Sabtu sore, seperti biasa, saat berjalan-jalan di kampus UIN Bandung sambil ngabuburit. Tiba-tiba, anak ketiga, Kakang, yang baru berusia empat tahun, merengek sambil menarik-narik bajuku. Tepat di depan Gedung Rachmat Djatnika, langkah kaki kecilnya berhenti sebentar dan tiba-tiba berlari menuju pintu masuk perpustakaan.
Anak kedua, Aa Akil (10 tahun), berseru, “Kakang mau ke mana? Ini hari libur, Perpustakaan tutup! Sebentar lagi Magrib!”
Kakang tetap berlari penuh semangat dan tidak menghiraukan panggilan Aa, hingga akhirnya terjatuh di tangga. Bocah kecil itu menangis, ingin sekali mendengarkan dongeng, membaca buku bergambar hewan, gajah, singa, dan kuda kesukaannya.
Sayangnya, pintu Perpustakaan sudah tertutup rapat.

Memang, tidak sering berkunjung ke Perpustakaan yang terakreditasi A, tapi beberapa kali pernah mampir. Masih segar dalam ingatanku saat itu, seorang kawan (petugas perempuan, pustakawan), sedang berjaga dan menyambut hangat kedatangan kami.
Perempuan berjilbab pink itu berkenalan dengan Kakang yang sangat senang dan riang gembira. Ya dipilihkan buku-buku dan dibacakan langsung di ruang BI Corner.
Sesekali terdengar suara kecilnya berkata, “Ini gambar gajah! Ini kuda! Ini singa!”
“Hebat!” jawab kawanku sambil mengusap lembut rambut Kakang yang duduk di sampingnya.
Untuk Aa Akil dipilihkan buku-buku dongeng berbahasa Inggris bertema hewan. Lantas membacanya dengan penuh antusias.

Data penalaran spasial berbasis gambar

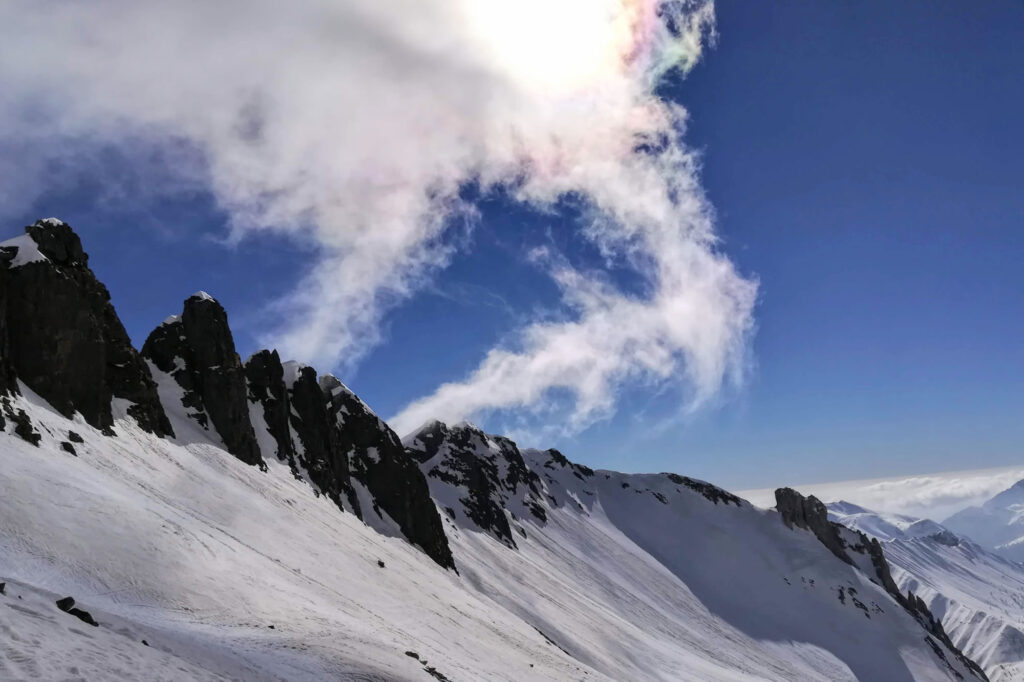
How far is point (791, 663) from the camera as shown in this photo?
120 m

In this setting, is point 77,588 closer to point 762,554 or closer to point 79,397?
point 79,397

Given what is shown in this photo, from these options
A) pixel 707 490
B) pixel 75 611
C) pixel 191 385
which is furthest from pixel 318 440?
pixel 707 490

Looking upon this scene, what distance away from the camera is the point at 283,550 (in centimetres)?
Result: 4294

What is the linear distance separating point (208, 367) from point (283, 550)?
30601mm

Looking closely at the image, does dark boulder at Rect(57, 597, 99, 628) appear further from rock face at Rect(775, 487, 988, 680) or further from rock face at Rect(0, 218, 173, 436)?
rock face at Rect(775, 487, 988, 680)

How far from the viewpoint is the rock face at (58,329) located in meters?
44.1

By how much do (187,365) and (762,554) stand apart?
14357 cm

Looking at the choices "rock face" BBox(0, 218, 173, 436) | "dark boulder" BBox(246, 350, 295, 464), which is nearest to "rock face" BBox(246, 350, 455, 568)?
"dark boulder" BBox(246, 350, 295, 464)

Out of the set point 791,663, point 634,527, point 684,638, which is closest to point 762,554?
point 634,527

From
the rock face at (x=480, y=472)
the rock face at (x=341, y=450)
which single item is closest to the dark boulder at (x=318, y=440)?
the rock face at (x=341, y=450)

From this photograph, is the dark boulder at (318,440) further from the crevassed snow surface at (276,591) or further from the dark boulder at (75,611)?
the dark boulder at (75,611)

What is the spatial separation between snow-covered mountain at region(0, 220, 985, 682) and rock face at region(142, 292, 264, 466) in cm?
23

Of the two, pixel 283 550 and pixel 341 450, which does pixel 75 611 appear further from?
pixel 341 450

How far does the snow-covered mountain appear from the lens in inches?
871
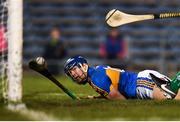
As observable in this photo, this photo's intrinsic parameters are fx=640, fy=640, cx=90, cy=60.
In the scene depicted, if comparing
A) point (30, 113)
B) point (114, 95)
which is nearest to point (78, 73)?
point (114, 95)

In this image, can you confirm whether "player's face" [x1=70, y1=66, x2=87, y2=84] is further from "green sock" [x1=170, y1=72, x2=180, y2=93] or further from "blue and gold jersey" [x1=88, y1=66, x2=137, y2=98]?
"green sock" [x1=170, y1=72, x2=180, y2=93]

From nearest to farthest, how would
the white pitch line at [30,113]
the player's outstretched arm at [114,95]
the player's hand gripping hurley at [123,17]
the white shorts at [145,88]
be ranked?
the white pitch line at [30,113] → the player's outstretched arm at [114,95] → the white shorts at [145,88] → the player's hand gripping hurley at [123,17]

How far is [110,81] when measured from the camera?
315 inches

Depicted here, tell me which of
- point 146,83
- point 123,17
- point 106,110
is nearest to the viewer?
point 106,110

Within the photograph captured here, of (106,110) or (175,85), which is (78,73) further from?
(106,110)

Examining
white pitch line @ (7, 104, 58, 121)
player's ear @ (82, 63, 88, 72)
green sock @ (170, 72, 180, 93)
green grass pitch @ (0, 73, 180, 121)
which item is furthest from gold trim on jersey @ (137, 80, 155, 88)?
white pitch line @ (7, 104, 58, 121)

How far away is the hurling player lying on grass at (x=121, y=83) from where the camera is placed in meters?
7.95

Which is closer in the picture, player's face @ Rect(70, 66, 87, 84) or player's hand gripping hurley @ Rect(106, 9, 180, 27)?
player's face @ Rect(70, 66, 87, 84)

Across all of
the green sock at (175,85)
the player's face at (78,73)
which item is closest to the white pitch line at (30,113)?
the player's face at (78,73)

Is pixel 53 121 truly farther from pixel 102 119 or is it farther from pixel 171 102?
pixel 171 102

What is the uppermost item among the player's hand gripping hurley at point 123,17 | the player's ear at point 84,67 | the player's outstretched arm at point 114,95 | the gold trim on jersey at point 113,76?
the player's hand gripping hurley at point 123,17

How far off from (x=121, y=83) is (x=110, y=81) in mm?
154

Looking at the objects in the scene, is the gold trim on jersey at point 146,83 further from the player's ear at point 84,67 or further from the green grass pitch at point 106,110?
the player's ear at point 84,67

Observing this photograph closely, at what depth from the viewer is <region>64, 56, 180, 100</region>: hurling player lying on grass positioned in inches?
313
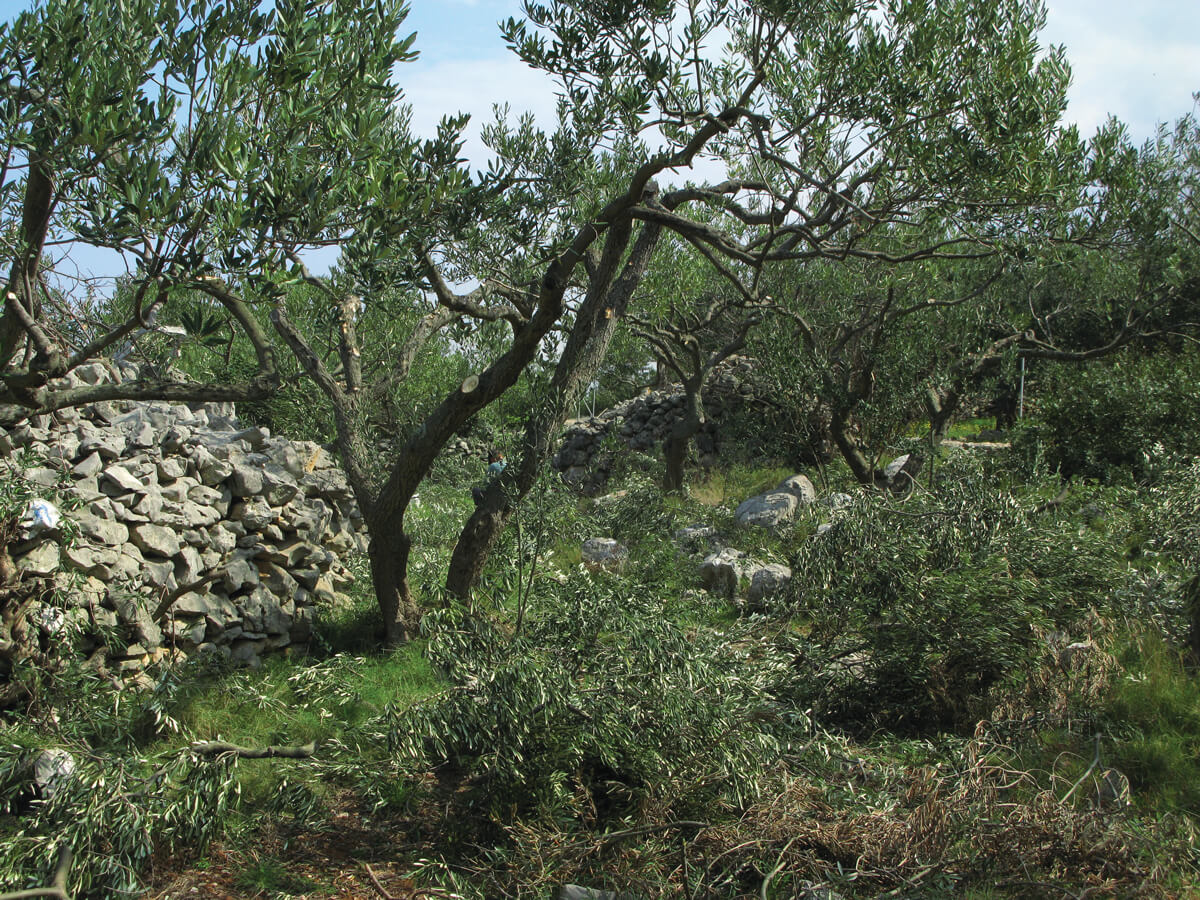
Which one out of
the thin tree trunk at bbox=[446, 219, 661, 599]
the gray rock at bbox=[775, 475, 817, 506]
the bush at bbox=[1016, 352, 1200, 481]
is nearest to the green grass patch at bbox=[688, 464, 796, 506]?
the gray rock at bbox=[775, 475, 817, 506]

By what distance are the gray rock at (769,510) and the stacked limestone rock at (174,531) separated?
5591mm

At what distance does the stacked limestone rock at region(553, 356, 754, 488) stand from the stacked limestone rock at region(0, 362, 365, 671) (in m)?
10.6

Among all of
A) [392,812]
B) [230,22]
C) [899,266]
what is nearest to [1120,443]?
[899,266]

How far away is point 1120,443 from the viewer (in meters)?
12.3

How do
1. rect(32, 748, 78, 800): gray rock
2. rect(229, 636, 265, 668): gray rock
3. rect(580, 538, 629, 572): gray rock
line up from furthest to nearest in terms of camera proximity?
rect(580, 538, 629, 572): gray rock
rect(229, 636, 265, 668): gray rock
rect(32, 748, 78, 800): gray rock

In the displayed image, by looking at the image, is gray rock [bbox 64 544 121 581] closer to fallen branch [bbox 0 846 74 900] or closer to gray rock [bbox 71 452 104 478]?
gray rock [bbox 71 452 104 478]

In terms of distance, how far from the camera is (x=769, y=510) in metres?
12.1


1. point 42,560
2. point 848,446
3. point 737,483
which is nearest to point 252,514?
point 42,560

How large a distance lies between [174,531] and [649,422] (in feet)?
50.7

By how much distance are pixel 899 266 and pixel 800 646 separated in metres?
8.91

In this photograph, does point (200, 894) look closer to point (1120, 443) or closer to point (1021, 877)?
point (1021, 877)

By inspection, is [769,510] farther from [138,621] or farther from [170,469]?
[138,621]

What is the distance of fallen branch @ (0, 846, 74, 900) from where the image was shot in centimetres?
348

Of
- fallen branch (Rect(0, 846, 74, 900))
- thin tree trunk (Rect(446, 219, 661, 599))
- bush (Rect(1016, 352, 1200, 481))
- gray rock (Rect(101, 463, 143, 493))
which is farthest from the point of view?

Latihan A:
Sebutkan semua hewan kesukaan Kakang yang disebut dalam kisah kunjungan ke perpustakaan kampus.
Latihan B:
Teruskan kisah kunjungan ke perpustakaan kampus, dimulai setelah kalimat terakhirnya.

Jawaban A:
gajah, singa, kuda

Jawaban B:
Sore itu, sesuai jadwal, perpustakaan memang tutup. Namun kerinduan seorang anak kecil pada buku, dongeng, kehangatan cerita terus menggebu-gebu dan masih tetap terbuka lebar di hati.

Rendahnya Minta Baca
Ironisnya, dalam liputan bertajuk Punya Perpustakaan Tertinggi di Dunia, Minat Baca di Indonesia Masih Rendah edisi Selasa (4/3/2025).
Perpustakaan Nasional Republik Indonesia (Perpusnas) pernah menerima penghargaan bergengsi dari Museum Rekor Dunia Indonesia (MURI) sebagai Gedung Perpustakaan Tertinggi di Dunia. Penghargaan ini diberikan pada tanggal 8 Januari 2024 oleh CEO MURI, Jaya Suparna, kepada Kepala Perpusnas, E. Aminudin Aziz.
Prestasi luar biasa bagi Indonesia, mengingat gedung perpustakaan ini kini memiliki tinggi sekitar 126,3 meter dengan 27 lantai, menjadikannya yang tertinggi di dunia.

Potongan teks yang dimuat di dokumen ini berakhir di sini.